# Start of Listing

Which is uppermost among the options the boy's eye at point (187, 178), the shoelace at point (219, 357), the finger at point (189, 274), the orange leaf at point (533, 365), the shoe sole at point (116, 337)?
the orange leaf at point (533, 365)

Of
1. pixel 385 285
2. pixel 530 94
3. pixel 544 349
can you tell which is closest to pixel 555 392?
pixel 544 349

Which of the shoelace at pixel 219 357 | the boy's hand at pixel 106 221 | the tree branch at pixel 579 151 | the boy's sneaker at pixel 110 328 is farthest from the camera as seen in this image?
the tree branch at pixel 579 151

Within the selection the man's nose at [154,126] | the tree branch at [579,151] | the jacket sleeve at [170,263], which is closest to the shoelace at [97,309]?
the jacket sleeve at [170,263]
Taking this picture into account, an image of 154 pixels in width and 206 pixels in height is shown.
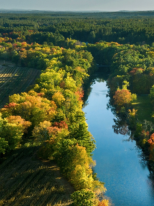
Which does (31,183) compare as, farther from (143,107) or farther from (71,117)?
(143,107)

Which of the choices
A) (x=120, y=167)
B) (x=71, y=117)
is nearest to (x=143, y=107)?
(x=71, y=117)

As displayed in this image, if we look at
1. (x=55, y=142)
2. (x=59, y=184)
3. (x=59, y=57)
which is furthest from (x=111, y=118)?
(x=59, y=57)

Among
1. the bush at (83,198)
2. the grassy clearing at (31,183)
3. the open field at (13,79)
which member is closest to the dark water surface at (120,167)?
the bush at (83,198)

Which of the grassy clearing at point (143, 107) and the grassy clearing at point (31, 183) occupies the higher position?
the grassy clearing at point (143, 107)

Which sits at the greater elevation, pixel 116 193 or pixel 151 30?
pixel 151 30

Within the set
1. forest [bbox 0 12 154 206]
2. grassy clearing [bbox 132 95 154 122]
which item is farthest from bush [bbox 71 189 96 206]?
grassy clearing [bbox 132 95 154 122]

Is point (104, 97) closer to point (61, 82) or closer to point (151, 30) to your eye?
point (61, 82)

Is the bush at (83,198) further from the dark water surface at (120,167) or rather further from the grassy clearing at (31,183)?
the dark water surface at (120,167)
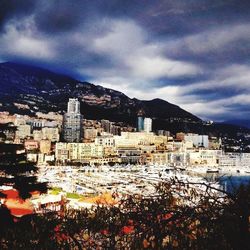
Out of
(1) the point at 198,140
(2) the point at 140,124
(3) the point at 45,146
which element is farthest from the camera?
(2) the point at 140,124

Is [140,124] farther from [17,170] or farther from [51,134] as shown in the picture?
[17,170]

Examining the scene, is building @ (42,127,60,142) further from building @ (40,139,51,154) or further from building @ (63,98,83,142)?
building @ (40,139,51,154)

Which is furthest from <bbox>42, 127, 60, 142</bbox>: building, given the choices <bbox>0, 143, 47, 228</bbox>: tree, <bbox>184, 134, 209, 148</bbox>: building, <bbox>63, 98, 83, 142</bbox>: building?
<bbox>0, 143, 47, 228</bbox>: tree

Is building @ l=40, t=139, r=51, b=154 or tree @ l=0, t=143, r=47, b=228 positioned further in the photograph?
building @ l=40, t=139, r=51, b=154

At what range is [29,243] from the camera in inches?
231

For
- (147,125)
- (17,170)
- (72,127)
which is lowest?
(17,170)

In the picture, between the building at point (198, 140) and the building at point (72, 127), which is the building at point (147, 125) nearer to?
the building at point (198, 140)

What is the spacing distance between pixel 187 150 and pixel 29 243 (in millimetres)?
97875

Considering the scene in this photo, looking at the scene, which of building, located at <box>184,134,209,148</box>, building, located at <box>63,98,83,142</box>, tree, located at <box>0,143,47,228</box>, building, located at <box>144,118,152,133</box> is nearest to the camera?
tree, located at <box>0,143,47,228</box>

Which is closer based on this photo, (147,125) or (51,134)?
(51,134)

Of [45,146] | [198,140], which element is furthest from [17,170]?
[198,140]

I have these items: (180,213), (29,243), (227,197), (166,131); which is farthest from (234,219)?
(166,131)

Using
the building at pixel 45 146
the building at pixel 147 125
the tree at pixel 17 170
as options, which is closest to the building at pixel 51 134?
the building at pixel 45 146

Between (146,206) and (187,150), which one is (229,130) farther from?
(146,206)
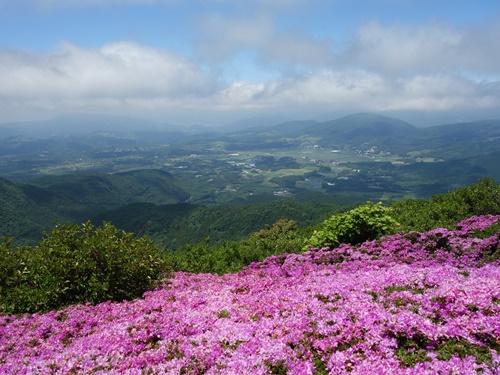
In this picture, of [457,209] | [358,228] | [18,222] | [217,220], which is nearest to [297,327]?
[358,228]

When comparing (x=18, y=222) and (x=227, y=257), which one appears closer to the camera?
(x=227, y=257)

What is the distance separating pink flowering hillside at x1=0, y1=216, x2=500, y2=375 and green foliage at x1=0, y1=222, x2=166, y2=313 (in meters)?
0.95

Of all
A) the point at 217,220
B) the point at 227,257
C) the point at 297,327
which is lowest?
the point at 217,220

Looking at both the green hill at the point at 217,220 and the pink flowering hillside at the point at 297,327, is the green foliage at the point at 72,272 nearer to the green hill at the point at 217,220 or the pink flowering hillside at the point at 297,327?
the pink flowering hillside at the point at 297,327

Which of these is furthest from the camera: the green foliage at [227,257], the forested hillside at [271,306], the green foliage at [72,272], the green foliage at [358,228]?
the green foliage at [227,257]

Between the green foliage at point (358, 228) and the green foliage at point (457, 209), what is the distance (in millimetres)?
1549

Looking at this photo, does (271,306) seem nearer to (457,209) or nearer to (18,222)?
(457,209)

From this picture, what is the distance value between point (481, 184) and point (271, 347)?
19956mm

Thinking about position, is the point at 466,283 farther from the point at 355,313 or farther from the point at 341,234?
the point at 341,234

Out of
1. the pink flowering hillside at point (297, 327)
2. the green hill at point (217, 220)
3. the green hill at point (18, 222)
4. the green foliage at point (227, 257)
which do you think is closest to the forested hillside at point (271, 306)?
the pink flowering hillside at point (297, 327)

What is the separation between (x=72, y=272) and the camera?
463 inches

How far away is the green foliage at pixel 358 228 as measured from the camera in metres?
16.2

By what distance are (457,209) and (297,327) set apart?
15.7 m

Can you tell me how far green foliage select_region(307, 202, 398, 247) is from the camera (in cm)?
1620
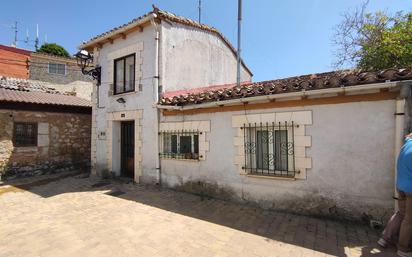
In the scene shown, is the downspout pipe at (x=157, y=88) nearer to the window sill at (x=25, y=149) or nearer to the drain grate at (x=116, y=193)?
the drain grate at (x=116, y=193)

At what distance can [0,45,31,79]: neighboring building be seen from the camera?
22.4 m

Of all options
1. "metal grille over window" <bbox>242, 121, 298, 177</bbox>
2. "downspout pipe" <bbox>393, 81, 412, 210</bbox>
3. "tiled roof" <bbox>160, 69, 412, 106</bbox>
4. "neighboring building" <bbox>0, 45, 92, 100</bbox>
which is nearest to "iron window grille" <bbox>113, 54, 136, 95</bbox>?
"tiled roof" <bbox>160, 69, 412, 106</bbox>

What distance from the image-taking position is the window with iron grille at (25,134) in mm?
9627

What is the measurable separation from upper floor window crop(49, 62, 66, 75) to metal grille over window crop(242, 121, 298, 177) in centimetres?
2307

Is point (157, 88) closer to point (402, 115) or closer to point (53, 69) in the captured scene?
point (402, 115)

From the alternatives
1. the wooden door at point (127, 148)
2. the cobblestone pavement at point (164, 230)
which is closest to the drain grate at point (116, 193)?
the cobblestone pavement at point (164, 230)

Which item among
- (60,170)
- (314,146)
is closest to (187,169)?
(314,146)

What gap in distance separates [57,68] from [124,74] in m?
17.6

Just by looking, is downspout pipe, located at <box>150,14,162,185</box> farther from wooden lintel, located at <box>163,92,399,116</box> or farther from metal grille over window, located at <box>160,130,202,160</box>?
wooden lintel, located at <box>163,92,399,116</box>

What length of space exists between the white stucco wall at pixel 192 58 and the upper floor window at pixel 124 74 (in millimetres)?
1552

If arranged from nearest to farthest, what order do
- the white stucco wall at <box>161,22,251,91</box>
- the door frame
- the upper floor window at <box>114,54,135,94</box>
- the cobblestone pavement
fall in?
the cobblestone pavement → the white stucco wall at <box>161,22,251,91</box> → the door frame → the upper floor window at <box>114,54,135,94</box>

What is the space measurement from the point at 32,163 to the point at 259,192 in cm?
945

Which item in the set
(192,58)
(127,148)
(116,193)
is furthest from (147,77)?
(116,193)

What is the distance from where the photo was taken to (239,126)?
6.08 meters
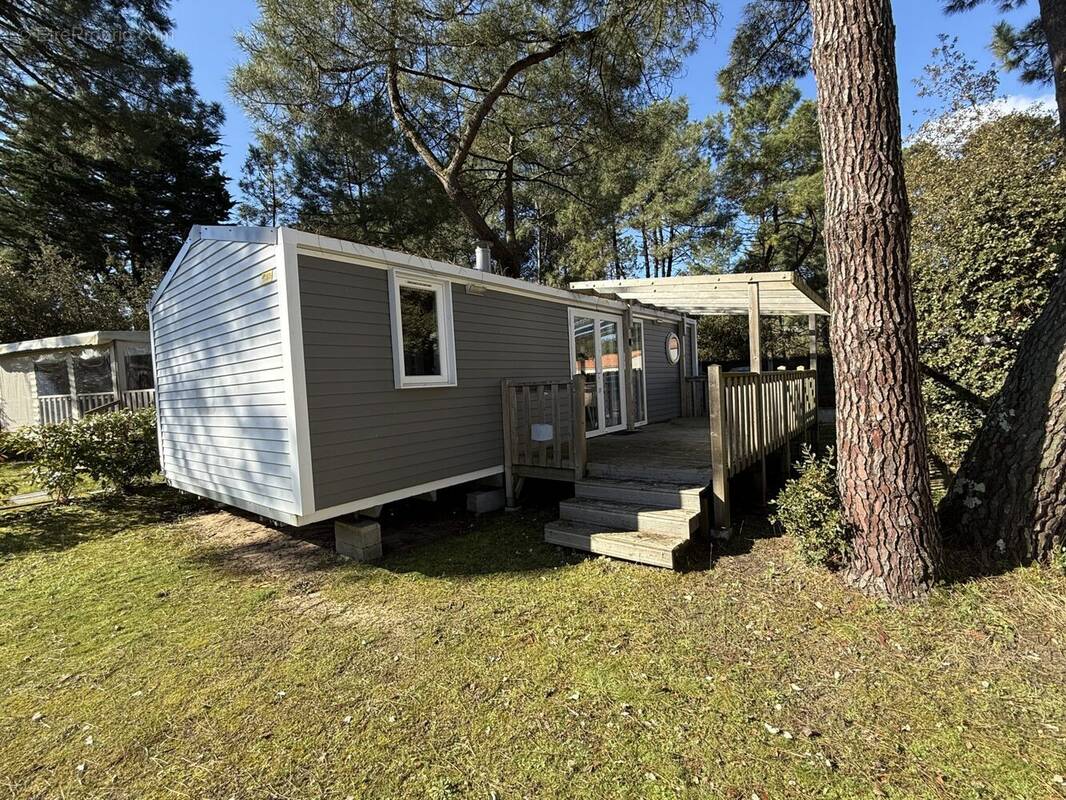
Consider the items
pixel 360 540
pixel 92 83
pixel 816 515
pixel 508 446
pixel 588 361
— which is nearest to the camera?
pixel 816 515

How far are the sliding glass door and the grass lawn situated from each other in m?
3.65

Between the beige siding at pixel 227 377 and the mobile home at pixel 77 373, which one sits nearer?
the beige siding at pixel 227 377

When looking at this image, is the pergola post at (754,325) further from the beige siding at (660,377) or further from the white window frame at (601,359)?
the beige siding at (660,377)

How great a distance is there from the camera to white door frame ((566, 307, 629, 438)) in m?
7.49

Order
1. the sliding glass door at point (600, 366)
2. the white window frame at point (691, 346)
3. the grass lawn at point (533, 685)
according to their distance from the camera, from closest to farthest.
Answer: the grass lawn at point (533, 685) → the sliding glass door at point (600, 366) → the white window frame at point (691, 346)

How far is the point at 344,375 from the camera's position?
434 cm

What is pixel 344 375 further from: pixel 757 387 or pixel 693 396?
pixel 693 396

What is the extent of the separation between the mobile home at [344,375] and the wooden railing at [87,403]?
464cm

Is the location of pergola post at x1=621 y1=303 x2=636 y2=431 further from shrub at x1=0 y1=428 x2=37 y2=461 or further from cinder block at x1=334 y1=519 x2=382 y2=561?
shrub at x1=0 y1=428 x2=37 y2=461

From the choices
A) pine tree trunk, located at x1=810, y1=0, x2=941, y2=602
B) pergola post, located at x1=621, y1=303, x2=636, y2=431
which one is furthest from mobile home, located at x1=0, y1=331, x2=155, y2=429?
pine tree trunk, located at x1=810, y1=0, x2=941, y2=602

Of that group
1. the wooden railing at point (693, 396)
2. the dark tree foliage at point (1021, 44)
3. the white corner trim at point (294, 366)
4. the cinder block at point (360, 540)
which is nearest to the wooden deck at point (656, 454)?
the cinder block at point (360, 540)

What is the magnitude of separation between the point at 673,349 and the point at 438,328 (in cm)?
644

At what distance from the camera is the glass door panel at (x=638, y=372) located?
873 cm

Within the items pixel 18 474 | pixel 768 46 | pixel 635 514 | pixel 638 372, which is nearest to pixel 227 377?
pixel 635 514
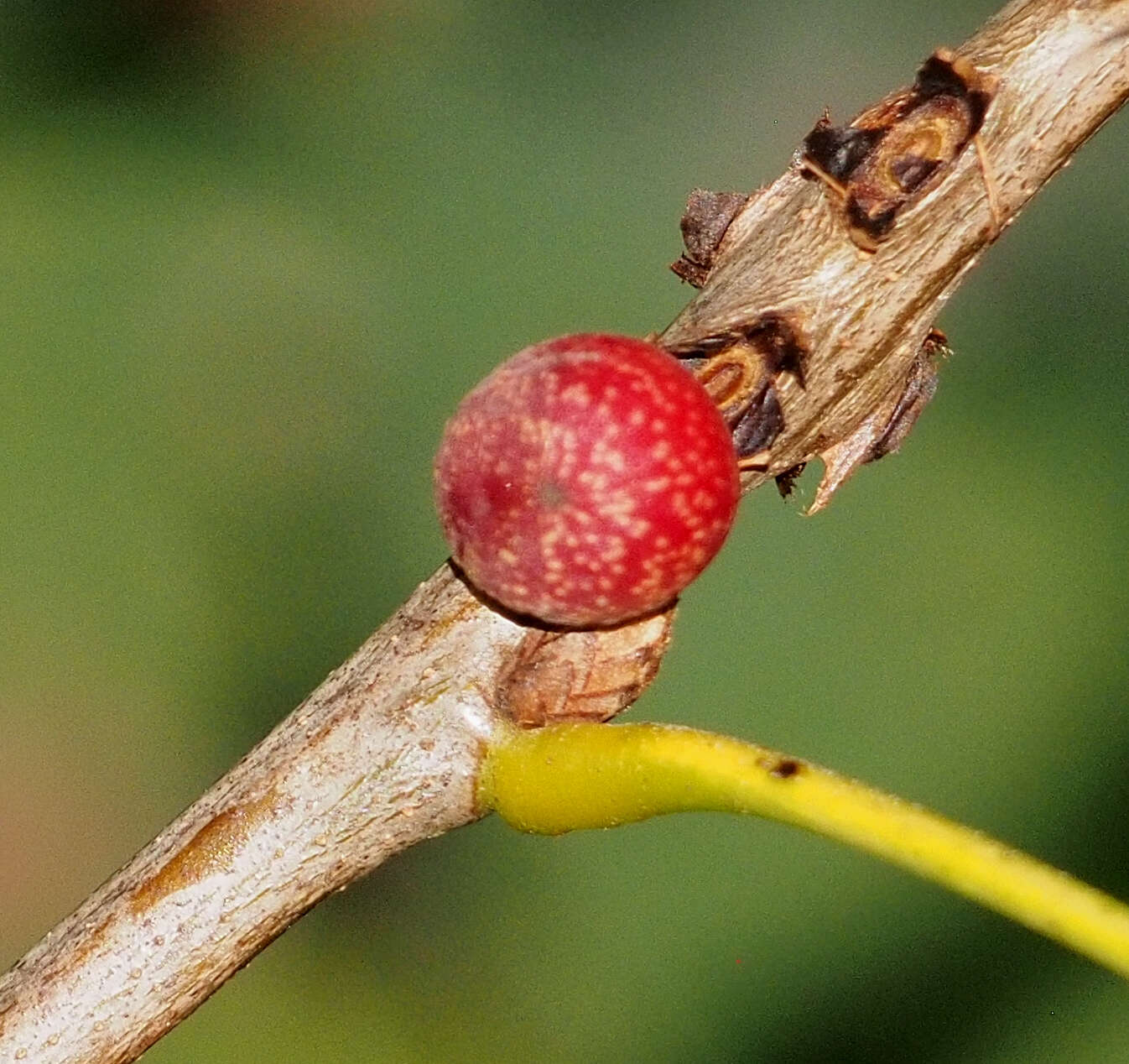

# End of Listing

• [Exercise prompt]: Revise the data from the line holding "Of that group" through the end of the data, inclusive, by replacing "magnitude of separation" with "distance" and changing nothing else. Leave the pictures out of your answer.

• [Solution to the problem]:
Of that group
1. the wooden railing at point (693, 396)
2. the dark tree foliage at point (1021, 44)
3. the white corner trim at point (294, 366)
4. the cinder block at point (360, 540)
which is nearest to the wooden deck at point (656, 454)?
the cinder block at point (360, 540)

What is the distance between the point at 673,349 and the point at 438,328 (in cm)?
644

At what distance from the camera is the glass door panel at (x=638, y=372) located?
873 cm

Within the items pixel 18 474 | pixel 768 46 | pixel 635 514 | pixel 638 372, which is nearest to pixel 227 377?
pixel 635 514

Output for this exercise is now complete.